Exercise requirements: Would you transcribe exactly the lines from the one containing "WALLTASTIC fototapetai Disney" to the last line of the data below, both ends included, but none of the pictures?

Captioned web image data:
· · · · · · ·
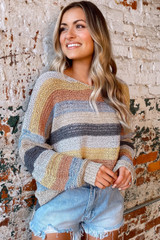 Striped Loose Knit Top Side View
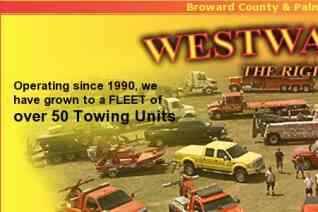Westway Towing reviews and complaints
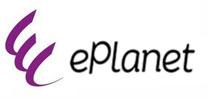 Epalnet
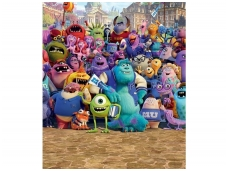 WALLTASTIC fototapetai Disney Monsters University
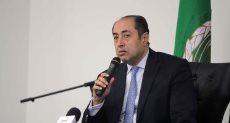السفير حسام زكى الأمين العام المساعد بجامعة الدول العربية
· · · · · · ·
Task result:
 WALLTASTIC fototapetai Disney Monsters University
السفير حسام زكى الأمين العام المساعد بجامعة الدول العربية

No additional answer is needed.